Darlington acknowledges that advisers face “many competing priorities. Forty percent said finding enough time to meet all of their goals is their top challenge.” So to break out of the “vicious cycle” of not having enough time and not growing their business, Broadridge recommends that they set aside time to market their practice and “find the correlation as to what is moving the needle.” In fact, Broadridge helps advisers analyze their marketing efforts, which is why, Darlington says, he is “biased toward the marketing channels that are measurable.”

The survey also found that, on average, advisers spend 3.3% of their revenue on marketing, which Darlington says is probably the right amount. The key, though, is making sure that those dollars are being spent effectively, he says.

“We are trying to help advisers see across all of their digital channels—websites, social media and digital advertising,” he says. Certainly, Darlington adds, referrals will continue to be important for advisers, but, he says, they need to be paired with active marketing efforts. The survey found that marketing takes 3.7 months to convert a prospect to become a client, while referrals take 1.8 months. The best way for an adviser to begin to think about their marketing efforts, Broadridge says, is to be specific about what their growth, business and marketing goals are—with a clear line of sight into who their ideal target customer is.

The survey also found that advisers’ most popular channel for marketing is websites (76%), followed by in-person events (57%), social media (45%) and customer relationship management (CRM) systems (44%). Moving forward, 19% plan to increase their investments in social media, followed by webinars (14%) and digital media advertising (13%).

Twelve percent plan to hire in-house marketing staff. Among those with more than $200 million in assets under management, 20% plan to do so.

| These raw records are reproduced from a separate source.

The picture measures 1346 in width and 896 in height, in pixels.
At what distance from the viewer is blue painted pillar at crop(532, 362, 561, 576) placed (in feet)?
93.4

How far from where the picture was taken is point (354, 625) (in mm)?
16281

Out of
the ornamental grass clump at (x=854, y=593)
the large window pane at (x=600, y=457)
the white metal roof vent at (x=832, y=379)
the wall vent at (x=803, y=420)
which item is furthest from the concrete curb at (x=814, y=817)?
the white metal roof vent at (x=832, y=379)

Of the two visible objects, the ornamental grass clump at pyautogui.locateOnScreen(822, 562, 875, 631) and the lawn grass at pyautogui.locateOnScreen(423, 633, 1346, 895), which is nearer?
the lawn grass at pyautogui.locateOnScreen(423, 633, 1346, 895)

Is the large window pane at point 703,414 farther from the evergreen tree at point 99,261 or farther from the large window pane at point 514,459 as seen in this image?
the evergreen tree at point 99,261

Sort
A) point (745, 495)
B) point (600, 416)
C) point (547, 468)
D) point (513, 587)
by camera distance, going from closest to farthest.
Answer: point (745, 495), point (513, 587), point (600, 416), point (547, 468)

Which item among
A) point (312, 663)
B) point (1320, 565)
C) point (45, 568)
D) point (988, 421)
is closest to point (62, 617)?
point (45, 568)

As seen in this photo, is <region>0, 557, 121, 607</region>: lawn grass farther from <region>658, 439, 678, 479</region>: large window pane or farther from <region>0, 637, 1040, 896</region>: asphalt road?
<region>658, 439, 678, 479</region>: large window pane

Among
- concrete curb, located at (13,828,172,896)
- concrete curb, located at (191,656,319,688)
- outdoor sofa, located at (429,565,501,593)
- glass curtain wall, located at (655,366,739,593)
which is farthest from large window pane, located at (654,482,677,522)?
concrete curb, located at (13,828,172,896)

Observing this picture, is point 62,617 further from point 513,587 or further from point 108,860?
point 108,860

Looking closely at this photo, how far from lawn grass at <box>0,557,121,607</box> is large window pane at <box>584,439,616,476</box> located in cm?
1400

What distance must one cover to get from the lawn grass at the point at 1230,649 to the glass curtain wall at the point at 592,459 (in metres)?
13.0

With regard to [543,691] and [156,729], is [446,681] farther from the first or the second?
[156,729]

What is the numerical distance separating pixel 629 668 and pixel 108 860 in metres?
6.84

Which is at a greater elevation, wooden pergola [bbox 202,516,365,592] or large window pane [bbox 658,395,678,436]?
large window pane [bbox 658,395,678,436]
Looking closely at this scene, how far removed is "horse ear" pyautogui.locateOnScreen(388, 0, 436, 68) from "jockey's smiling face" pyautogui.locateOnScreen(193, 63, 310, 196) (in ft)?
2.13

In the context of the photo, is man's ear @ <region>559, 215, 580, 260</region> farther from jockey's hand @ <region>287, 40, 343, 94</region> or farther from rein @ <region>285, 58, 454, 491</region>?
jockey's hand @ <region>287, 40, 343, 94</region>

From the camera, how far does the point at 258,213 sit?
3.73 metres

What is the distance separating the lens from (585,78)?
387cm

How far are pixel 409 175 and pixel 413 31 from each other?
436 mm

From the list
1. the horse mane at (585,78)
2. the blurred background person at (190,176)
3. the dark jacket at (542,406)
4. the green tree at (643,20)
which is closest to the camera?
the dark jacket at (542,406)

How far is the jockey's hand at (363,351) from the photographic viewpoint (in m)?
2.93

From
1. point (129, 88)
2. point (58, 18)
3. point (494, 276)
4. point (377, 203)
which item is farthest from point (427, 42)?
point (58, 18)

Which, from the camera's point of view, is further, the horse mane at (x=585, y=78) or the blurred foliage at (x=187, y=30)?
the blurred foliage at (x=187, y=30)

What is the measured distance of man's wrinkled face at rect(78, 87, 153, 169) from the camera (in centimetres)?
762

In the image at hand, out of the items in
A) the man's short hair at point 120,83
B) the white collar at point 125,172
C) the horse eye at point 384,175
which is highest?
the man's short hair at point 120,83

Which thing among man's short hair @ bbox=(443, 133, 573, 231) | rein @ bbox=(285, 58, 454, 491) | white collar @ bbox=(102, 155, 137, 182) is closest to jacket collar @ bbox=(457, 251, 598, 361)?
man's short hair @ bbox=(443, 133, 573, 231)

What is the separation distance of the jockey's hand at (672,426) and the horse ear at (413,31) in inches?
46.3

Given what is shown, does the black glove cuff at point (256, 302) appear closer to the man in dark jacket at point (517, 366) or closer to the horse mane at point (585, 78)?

“We’re seeing a planned strategic investment in digital marketing among aggressive, growth-oriented advisers and firms,” Darlington says. “Advisers are already investing in and seeing success in organic social media marketing. As it becomes increasingly difficult to break through the organic clutter, the natural next step is increased investment in paid digital advertising channels that can offer powerful targeting to new audiences and stoke the lead generation pipeline. The most growth-minded advisers are separating themselves from the pack in terms of new client acquisition rates.”

While the economy and the markets have been strong for a long period of time, should they become more volatile, plan sponsors and individuals will be more inclined to change their advisers, Darlington notes. “Those with a better marketing and customer acquisition framework will separate themselves even further from those who do not,” he says.